Prosecution case concludes in Garda murder trial
Aaron Brady denies murdering Detective Garda Adrian Donohoe during armed raid
Aaron Brady (28) from New Road, Crossmaglen, Co Armagh has pleaded not guilty to the capital murder of Det Gda Adrian Donohoe. File photograph: Collins
The trial, at the Central Criminal Court, began in January but the jury did not sit for several weeks after the Covid-19 lockdown began. Trial judge Mr Justice Michael White opted to continue and when the jury returned in May the courtroom had been set up to allow for social distancing and restrictions were placed on the number of people who could be in court at any time.
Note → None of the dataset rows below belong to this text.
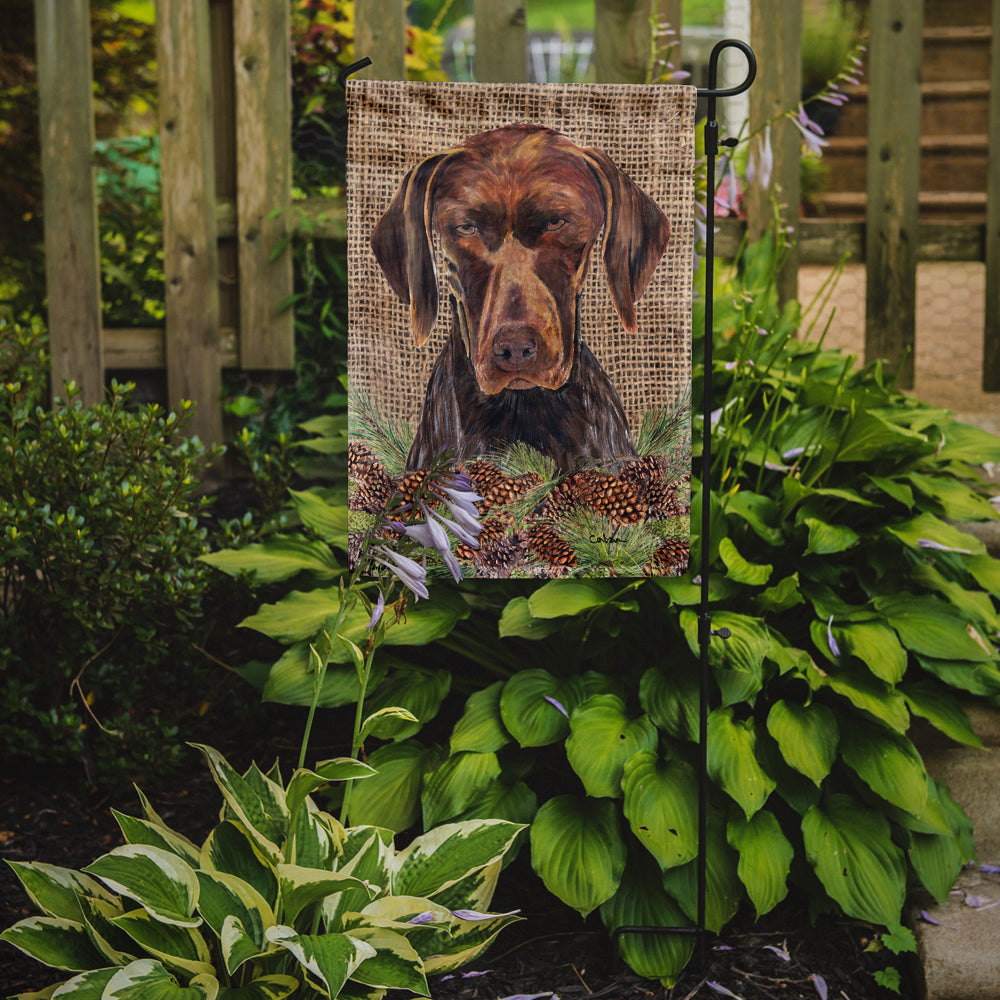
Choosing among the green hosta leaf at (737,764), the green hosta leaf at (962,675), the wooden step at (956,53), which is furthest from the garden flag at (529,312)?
the wooden step at (956,53)

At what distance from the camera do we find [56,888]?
5.46 ft

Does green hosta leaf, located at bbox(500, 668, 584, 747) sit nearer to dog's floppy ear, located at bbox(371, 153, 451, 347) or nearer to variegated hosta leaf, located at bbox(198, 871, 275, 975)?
variegated hosta leaf, located at bbox(198, 871, 275, 975)

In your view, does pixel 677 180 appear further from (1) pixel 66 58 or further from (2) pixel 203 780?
(1) pixel 66 58

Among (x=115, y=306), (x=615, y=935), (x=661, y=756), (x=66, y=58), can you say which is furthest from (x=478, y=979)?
(x=66, y=58)

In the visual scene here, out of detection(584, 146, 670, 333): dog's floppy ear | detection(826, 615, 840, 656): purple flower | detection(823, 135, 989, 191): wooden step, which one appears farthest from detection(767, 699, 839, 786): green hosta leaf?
detection(823, 135, 989, 191): wooden step

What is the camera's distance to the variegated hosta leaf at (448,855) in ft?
5.76

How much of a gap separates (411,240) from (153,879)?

When the jury was sworn it had 15 members as it was anticipated that the trial would take some months and Mr Justice White wanted extra jurors in case some had to bow out. Two have bowed out, one because of concerns related to Covid-19.
On Thursday, Mr Justice White told the remaining 13 that he must deal with issues in their absence and does not require them again until Monday morning.
Aaron Brady (28) from New Road, Crossmaglen, Co Armagh has pleaded not guilty to the capital murder of Det Gda Donohoe who was then a member of An Garda Síochána on active duty on January 25, 2013 at Lordship Credit Union, Bellurgan, Co Louth. Mr Brady has also pleaded not guilty to a charge of robbing approximately €7,000 in cash and assorted cheques on the same date and at the same location.
On the final day of evidence, Detective Inspector Mark Phillips of the National Bureau of Criminal Investigation (NBCI) told his barrister, Michael O’Higgins SC, that last September he received a report from Yonkers Police Department in New York. It related to the detention of one of the witnesses in the trial, Daniel Cahill, who spoke to gardaí at Yonkers precinct on July 25th last year after being detained by Homeland Security. Mr Cahill has given evidence that the accused told him on three occasions that he shot a garda.
Det Insp Phillips agreed that the report mentions that steroids were found at Mr Cahill’s home when Homeland Security went there to speak to him on July 25th last year. He further agreed that the first time the defence became aware of this was when Special Agent Mary Ann Wade of Homeland Security mentioned it during her second day of cross-examination last week. He said that when he heard the special agent’s evidence it “rang a bell” and so he sought out the report. He also agreed that the prosecution accepts that this report should have been disclosed to the defence.
The report states that officers from Homeland Security called to Mr Cahill’s home because they wished to speak to him. When they arrived Mr Cahill’s wife told them he was not there and allowed officers to search the premises to find out if she was telling the truth. During the search they found what they suspected to be a small cannabis growing operation and later found Mr Cahill in the attic. An unstated quantity of steroids was also found.
According to the report Mr Cahill agreed to speak to Homeland Security and therefore went to Yonkers precinct where, the trial has previously heard, he gave a statement to gardaí. Mr O’Higgins said this was contrary to Special Agent Wade’s evidence that he was brought to the precinct in handcuffs because of the suspected presence of steroids in the apartment. The report concludes that the district attorney decided not to file charges in relation to the suspected cannabis or the steroids.
Following cross examination of Det Insp Phillips Brendan Grehan SC, for the prosecution, told the jury: “That is the end of the prosecution case.”
Mr Justice White asked the jury to return on Monday for the next stage of the trial.